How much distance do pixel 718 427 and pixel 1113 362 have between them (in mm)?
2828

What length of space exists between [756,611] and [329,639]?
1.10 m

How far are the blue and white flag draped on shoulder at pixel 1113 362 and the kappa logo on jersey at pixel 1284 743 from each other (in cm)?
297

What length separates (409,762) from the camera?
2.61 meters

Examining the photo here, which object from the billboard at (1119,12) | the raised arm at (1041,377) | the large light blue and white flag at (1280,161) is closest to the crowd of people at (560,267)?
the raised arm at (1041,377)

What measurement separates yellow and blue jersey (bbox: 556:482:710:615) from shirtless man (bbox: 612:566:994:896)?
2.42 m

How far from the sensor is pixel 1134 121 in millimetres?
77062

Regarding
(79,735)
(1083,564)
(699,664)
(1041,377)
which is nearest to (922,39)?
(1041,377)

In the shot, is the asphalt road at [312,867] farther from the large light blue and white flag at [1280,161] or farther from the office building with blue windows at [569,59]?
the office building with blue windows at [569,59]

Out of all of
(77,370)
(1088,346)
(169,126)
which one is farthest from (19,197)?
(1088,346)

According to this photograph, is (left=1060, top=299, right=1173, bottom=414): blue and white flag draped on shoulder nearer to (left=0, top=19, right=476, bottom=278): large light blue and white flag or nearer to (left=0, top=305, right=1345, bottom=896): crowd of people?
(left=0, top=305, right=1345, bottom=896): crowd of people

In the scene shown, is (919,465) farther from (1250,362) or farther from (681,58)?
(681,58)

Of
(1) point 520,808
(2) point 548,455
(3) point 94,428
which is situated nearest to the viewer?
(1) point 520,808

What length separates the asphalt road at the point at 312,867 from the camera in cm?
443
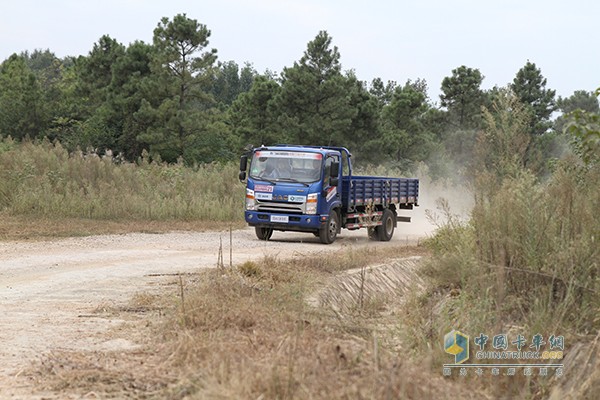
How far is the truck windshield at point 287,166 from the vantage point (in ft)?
71.7

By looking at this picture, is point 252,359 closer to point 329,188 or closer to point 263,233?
point 329,188

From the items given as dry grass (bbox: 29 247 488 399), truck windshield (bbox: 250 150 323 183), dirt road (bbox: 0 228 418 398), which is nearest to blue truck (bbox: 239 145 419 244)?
truck windshield (bbox: 250 150 323 183)

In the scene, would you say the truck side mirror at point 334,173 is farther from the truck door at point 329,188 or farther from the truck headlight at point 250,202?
the truck headlight at point 250,202

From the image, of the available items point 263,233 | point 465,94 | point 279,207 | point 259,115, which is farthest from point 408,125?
point 279,207

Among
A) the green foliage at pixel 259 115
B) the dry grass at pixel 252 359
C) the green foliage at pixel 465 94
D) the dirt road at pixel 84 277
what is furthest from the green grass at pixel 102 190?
the green foliage at pixel 465 94

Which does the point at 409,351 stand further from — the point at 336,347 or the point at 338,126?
the point at 338,126

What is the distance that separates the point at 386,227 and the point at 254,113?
28773mm

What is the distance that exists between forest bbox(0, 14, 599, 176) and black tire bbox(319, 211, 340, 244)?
969 inches

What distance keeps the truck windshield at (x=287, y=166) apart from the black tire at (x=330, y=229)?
3.76 ft

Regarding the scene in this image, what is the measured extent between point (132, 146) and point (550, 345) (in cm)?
4618

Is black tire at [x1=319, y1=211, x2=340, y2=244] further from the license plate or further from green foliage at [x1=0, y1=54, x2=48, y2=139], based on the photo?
green foliage at [x1=0, y1=54, x2=48, y2=139]

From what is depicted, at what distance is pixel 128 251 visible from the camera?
59.6 ft

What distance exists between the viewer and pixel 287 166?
870 inches

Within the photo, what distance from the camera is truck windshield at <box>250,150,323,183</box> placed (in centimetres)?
2186
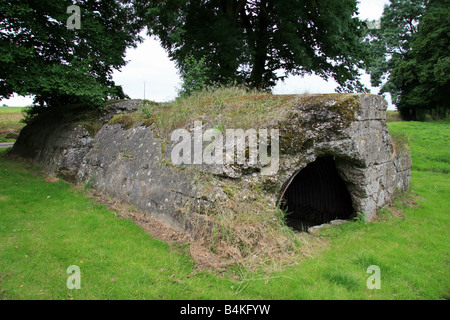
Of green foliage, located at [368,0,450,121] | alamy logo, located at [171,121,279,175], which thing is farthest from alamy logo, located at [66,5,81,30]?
green foliage, located at [368,0,450,121]

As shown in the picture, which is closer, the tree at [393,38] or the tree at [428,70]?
the tree at [428,70]

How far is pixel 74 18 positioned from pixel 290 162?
9343mm

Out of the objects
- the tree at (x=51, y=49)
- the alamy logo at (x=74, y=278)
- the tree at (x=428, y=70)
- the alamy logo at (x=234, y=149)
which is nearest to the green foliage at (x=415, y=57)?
the tree at (x=428, y=70)

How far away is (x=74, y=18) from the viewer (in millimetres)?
10109

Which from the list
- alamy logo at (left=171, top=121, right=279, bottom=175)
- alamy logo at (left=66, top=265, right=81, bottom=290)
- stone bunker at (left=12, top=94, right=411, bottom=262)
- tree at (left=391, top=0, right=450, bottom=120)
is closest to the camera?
alamy logo at (left=66, top=265, right=81, bottom=290)

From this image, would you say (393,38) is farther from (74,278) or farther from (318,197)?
(74,278)

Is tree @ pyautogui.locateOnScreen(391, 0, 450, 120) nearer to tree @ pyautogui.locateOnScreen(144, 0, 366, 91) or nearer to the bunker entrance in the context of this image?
tree @ pyautogui.locateOnScreen(144, 0, 366, 91)

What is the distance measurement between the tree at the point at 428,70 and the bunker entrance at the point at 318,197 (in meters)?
23.6

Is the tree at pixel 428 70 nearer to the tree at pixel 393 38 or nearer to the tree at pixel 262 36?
the tree at pixel 393 38

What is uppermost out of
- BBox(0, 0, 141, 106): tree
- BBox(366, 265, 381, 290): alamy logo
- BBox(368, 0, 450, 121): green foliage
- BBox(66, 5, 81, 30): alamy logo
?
BBox(368, 0, 450, 121): green foliage

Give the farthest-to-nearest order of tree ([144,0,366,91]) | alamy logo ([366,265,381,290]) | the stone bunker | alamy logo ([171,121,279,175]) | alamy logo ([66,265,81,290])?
tree ([144,0,366,91]), alamy logo ([171,121,279,175]), the stone bunker, alamy logo ([366,265,381,290]), alamy logo ([66,265,81,290])

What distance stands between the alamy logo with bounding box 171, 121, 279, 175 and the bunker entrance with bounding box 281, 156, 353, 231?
224 cm

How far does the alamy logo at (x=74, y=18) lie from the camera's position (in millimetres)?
10031

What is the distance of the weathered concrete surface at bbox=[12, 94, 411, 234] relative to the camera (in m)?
5.68
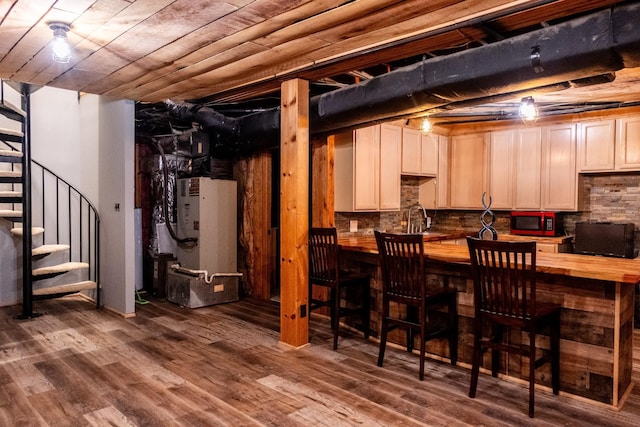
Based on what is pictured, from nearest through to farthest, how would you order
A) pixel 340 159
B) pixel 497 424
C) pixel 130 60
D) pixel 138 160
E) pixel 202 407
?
pixel 497 424
pixel 202 407
pixel 130 60
pixel 340 159
pixel 138 160

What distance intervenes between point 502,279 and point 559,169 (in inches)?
128

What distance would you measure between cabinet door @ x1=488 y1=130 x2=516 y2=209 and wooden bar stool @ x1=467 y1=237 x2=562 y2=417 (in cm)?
302

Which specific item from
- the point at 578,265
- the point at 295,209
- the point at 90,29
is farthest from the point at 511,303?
the point at 90,29

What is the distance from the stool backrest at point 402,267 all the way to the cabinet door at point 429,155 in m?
2.74

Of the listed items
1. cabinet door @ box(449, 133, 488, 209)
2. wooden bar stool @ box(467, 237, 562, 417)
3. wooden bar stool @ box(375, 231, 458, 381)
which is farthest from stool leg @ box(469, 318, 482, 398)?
cabinet door @ box(449, 133, 488, 209)

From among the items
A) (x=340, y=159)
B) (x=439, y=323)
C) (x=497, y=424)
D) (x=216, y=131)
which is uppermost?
(x=216, y=131)

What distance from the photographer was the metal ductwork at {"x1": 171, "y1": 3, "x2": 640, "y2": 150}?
7.41 ft

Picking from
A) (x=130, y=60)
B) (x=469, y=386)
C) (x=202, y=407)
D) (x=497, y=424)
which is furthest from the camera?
(x=130, y=60)

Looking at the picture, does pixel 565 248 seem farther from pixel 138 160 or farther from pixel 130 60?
pixel 138 160

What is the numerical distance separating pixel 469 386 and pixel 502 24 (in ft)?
7.99

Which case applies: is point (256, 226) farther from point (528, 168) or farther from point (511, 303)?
point (511, 303)

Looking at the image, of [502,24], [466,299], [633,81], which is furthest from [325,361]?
[633,81]

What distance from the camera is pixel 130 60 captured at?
11.2 feet

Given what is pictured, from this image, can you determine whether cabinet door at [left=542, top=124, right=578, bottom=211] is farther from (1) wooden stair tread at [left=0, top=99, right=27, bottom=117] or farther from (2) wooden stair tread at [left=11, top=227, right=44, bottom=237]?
(2) wooden stair tread at [left=11, top=227, right=44, bottom=237]
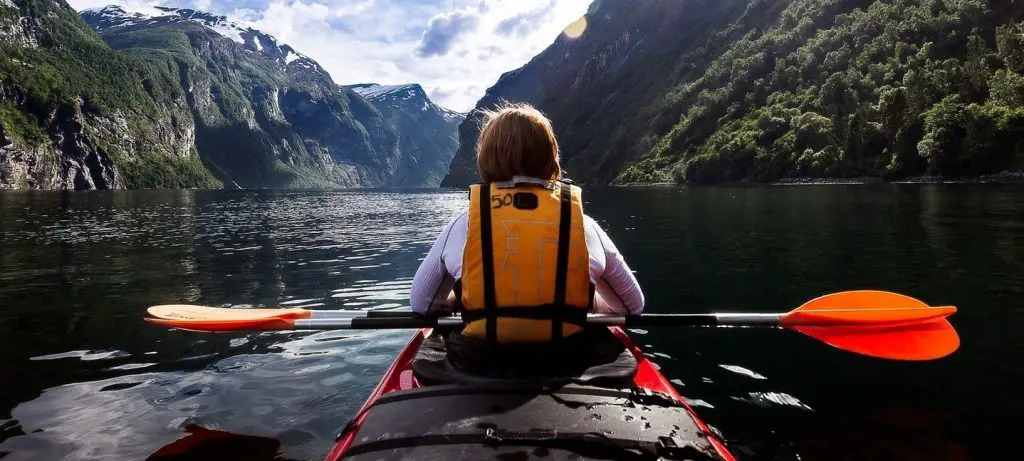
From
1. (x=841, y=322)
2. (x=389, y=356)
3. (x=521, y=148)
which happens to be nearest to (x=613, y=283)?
# # #
Exclude the pictures, and output exactly the lines from the one with "From among the items" through the last line of the records, both included.

*THE ANSWER*:
From among the items
A) (x=340, y=159)
B) (x=439, y=323)
C) (x=497, y=424)
D) (x=216, y=131)
which is uppermost?
(x=216, y=131)

What distance from the photographer was the metal ductwork at {"x1": 171, "y1": 3, "x2": 640, "y2": 150}?
7.41 ft

Picking from
A) (x=130, y=60)
B) (x=469, y=386)
C) (x=202, y=407)
D) (x=497, y=424)
which is furthest from the camera?
(x=130, y=60)

Looking at the picture, does pixel 565 248 seem farther from pixel 138 160 or farther from pixel 130 60?
pixel 138 160

What is the numerical distance separating pixel 469 386 and pixel 502 24 (in ft)?
7.99

Which case applies: is point (256, 226) farther from point (528, 168) or farther from point (511, 303)?
point (511, 303)

Looking at the image, of [502,24], [466,299], [633,81], which is furthest from [325,361]?
[633,81]

What distance from the camera is pixel 130 60 captured at?
11.2 feet

Given what is pictured, from this image, can you determine whether cabinet door at [left=542, top=124, right=578, bottom=211] is farther from (1) wooden stair tread at [left=0, top=99, right=27, bottom=117] or farther from (2) wooden stair tread at [left=11, top=227, right=44, bottom=237]?
(2) wooden stair tread at [left=11, top=227, right=44, bottom=237]
From
1. (x=841, y=322)
2. (x=389, y=356)
3. (x=521, y=148)
which happens to be nearest to (x=613, y=283)?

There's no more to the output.